Menstrual cycle abnormalities Flashcards
Dysmenorrhea
Menstrual pain / cramping interfering with normal activities
Treatment for primary dysmenorrhea (idiopathic)
NSAIDs (inhibit endometrial prostaglandin production). Take at onset of menses → continue 1-3d as needed. Can also use COX-2 inhibitors, but worry about side effects.
OCPs are second line.
Can also try heating pads, exercise, massage, etc.
Surgical therapy not helpful
Treatment for secondary dysmenorrhea
Cervical stenosis: dilate (surgical or laminaria) Pelvic adhesions (Crohn’s, appendicitis, myomectomy, other surgeries) can’t see on imaging. Rx NSAIDs, laparoscopy if recalcitrant
PMS/PMDD symptoms
Happens in second half of menstrual cycle (luteal).

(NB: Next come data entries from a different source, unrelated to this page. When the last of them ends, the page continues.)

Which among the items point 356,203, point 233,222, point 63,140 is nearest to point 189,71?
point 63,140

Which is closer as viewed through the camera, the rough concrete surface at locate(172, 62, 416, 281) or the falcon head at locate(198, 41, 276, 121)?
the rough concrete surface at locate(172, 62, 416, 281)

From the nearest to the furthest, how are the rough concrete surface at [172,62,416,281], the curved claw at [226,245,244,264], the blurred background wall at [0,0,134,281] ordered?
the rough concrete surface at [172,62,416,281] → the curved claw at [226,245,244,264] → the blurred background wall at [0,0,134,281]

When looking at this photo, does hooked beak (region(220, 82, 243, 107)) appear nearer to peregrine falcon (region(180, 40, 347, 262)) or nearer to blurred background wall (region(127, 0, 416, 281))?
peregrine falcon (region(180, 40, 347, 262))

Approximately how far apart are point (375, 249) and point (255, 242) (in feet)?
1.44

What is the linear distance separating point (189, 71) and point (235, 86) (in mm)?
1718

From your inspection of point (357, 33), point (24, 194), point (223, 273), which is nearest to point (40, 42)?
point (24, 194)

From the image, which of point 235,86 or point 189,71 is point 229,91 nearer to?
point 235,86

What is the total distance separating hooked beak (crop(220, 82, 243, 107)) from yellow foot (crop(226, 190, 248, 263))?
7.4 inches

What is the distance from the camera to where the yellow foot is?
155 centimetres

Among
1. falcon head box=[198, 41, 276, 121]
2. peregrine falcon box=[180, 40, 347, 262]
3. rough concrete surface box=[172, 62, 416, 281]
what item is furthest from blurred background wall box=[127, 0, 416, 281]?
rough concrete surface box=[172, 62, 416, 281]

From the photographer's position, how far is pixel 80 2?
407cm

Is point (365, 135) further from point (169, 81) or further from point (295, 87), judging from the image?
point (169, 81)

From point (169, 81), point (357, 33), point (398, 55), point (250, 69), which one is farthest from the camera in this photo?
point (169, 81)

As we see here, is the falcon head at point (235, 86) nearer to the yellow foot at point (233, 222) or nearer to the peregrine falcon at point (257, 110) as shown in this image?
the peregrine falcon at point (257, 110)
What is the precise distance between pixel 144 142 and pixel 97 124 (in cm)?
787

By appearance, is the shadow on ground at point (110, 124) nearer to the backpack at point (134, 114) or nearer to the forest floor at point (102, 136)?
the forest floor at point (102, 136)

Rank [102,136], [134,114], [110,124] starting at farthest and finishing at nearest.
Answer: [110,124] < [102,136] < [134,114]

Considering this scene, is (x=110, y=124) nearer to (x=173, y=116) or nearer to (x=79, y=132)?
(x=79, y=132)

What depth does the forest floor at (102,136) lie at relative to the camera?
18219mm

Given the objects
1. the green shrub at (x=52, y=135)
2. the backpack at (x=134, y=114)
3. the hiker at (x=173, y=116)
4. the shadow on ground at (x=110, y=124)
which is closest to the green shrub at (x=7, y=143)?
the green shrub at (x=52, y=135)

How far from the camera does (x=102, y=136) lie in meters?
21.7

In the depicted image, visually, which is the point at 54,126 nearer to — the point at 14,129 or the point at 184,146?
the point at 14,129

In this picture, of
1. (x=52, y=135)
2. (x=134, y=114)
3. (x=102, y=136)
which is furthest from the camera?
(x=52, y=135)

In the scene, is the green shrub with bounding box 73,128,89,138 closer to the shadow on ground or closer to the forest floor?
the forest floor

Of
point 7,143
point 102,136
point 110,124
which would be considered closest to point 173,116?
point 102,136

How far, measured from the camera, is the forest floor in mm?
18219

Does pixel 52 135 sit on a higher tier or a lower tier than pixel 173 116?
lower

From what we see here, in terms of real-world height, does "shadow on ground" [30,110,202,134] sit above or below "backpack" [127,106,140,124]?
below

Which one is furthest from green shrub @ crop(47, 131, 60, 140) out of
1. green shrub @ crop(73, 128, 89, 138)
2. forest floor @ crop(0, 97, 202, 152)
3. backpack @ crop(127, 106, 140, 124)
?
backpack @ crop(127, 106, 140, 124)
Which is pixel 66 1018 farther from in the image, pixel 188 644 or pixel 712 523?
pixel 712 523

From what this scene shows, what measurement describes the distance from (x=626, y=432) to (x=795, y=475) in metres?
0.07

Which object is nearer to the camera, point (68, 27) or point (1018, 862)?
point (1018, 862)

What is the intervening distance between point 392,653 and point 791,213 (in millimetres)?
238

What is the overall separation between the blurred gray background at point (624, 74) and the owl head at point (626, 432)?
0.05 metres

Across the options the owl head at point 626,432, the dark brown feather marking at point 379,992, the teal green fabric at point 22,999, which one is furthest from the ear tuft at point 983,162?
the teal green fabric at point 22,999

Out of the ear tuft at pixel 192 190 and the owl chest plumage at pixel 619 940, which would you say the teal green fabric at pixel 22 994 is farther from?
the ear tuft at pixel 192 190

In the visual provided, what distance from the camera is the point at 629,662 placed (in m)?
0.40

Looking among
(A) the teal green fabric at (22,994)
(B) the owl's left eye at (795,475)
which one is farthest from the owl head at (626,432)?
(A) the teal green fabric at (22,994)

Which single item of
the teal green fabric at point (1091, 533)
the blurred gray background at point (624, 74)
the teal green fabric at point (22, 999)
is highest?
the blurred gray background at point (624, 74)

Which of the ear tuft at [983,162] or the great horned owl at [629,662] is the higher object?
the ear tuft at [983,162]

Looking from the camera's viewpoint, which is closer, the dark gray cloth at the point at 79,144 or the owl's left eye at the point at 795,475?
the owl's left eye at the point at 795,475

Bloating, wt gain, H/A, breast tenderness, moodiness, etc.
Multifactorial.
PMDD = worse sx, interfere with life, etc.
PMS/PMDD treatment
Mood diary, try vitamin B6 and stuff like that, then, SSRIs if that treatment fails. OCPs help too (e.g.Yaz, has low dose estrogen + drospirinone, a spironolactone with anti-androgen activity)
Menorrhagia
Excessive flow duration (>7d) or volume (>80 mL/cycle)
Menorrhagia etiology
Fibroids, adenomyosis, polyps, endometrial hyperplasia.
If in young pt, check for bleeding disorders (F5L, vWB dz, ITP, plt dysfxn, malignancy)
Hypomenorrhea
Regularly timed, light flow.
Hypomenorrhea etiologies
Think A: athletes & anorexics (hypothalamic) or Asherman’s / anatomical.
Could also be 2/2 Depo / Mirena / OCP
Metrorrhagia
Bleeding between periods.
Metrorrhagia etiologies
Think cervical lesions (polyp, eversion, carcinoma) or endometrial (polyps or carcinoma)
Menometrorrhagia:
Heavy bleeding & between periods.
Similar ddx to menorrhagia.
Oligomenorrhea
> 35d between cycles.
Similar to amenorrhea etiologies: PCOS, chronic anovulation, pregnancy, thyroid disorders
If > 6 mo, then secondary amenorrhea
If prolonged & pt is obese / you’re concerned for anovulatory cycles, get endometrial bx even if < 35 y/o
Polymenorrhea:
< 21d between cycles
Often caused by anovulation
Dysfunctional uterine bleeding (DUB):
Diagnosis of exclusion (abnormal bleeding & no other etiology)
Dysfunctional uterine bleeding etiology
Usually 2/2 anovulation → no corpus luteum → no progesterone → no withdrawal; endometrium just grows until blood supply can’t keep up, then breaks down. Tx:○If acutely hemorrhaging, give IV estrogen for quick relief (but risk DVT/PE) or oral estrogens ifhemodynamically stable (lower risk, but takes 24-48h)○For chronic DUB, use NSAIDs to decrease blood loss, regulate periods with OCPs or progestin onlyif estrogen contraindicated○If refractory, consider surgery (D&C is first step → endometrial ablation if done with kids).Hysterectomy is definitive treatment; can leave ovaries too.
Work up for dysfunctional uterine bleeding
Hypothyroidism, hyperPRL, hyperandrogenism, PMOF
ANY WOMAN OVER 35 WITH ABNORMAL UTERINE BLEEDING GETS AN ENDOMETRIAL BX
Also true for obese women < 35 with extended oligomenorrhea
Postmenopausal bleeding:
Always abnormal!
Atrophy is #1 cause, but rule out cancer
HRT can cause too
Also check for non-GYN causes (hemorrhoids, anal fissures, rectal prolapse, lower GI tumors, urethral caruncles
Postmenopausal bleeding work up
CBC, TSH, PRL, FSH; Pap smear, DRE, tumor markers if adnexal mass identified, endometrial biopsy. Image with pelvic U/S, sonohysterogram, MRI to get endometrial stripe thickness. Hysteroscopy for polyps / fibroids, and D&C also useful.